_Set exercise_
Copy out everything from the line containing "As viewed in" down to the end of the entries, shifting each coordinate in the answers up by 3 and leaving everything else unchanged.

----

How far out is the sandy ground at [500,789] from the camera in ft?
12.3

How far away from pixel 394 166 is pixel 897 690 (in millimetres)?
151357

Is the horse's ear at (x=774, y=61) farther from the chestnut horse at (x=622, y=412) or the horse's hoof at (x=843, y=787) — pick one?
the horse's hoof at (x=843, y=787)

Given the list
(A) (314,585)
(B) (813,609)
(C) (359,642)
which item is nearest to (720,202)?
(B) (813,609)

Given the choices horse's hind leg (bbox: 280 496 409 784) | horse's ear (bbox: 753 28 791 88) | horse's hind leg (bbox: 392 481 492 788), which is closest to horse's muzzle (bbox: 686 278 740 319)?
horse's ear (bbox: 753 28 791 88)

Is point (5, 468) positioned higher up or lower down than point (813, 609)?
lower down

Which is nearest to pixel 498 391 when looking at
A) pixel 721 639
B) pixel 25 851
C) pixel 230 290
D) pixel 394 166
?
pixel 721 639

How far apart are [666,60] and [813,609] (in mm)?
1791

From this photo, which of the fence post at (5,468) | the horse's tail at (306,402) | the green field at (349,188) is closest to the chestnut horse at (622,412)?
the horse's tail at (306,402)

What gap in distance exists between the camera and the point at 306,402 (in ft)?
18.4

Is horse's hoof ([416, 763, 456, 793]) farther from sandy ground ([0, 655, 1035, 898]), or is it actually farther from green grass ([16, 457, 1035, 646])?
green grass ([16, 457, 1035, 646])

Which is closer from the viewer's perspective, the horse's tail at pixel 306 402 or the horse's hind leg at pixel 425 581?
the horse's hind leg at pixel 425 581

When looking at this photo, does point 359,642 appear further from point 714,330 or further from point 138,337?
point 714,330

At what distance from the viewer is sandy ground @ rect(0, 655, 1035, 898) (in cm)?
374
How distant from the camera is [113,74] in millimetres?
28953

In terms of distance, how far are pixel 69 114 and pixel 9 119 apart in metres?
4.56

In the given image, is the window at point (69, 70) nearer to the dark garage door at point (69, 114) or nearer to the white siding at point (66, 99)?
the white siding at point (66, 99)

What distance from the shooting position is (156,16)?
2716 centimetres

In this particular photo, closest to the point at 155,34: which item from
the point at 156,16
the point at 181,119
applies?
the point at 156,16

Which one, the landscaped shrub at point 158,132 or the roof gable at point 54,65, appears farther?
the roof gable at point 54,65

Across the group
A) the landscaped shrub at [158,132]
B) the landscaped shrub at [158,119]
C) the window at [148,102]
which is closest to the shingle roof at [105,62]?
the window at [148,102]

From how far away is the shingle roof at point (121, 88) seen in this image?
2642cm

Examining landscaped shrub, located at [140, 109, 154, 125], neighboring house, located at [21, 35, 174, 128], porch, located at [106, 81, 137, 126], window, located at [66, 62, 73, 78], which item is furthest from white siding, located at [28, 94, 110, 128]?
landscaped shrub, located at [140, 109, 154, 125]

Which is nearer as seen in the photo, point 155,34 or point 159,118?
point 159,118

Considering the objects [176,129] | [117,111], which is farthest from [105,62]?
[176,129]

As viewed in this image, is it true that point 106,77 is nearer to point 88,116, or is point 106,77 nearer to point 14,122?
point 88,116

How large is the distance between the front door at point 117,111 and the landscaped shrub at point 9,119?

----

_Result of the task_
As viewed in this image, is it true that point 106,77 is nearer to point 88,116, or is point 106,77 nearer to point 14,122?
point 91,119

How large is the distance between the front door at point 117,111 and the landscaped shrub at point 9,119?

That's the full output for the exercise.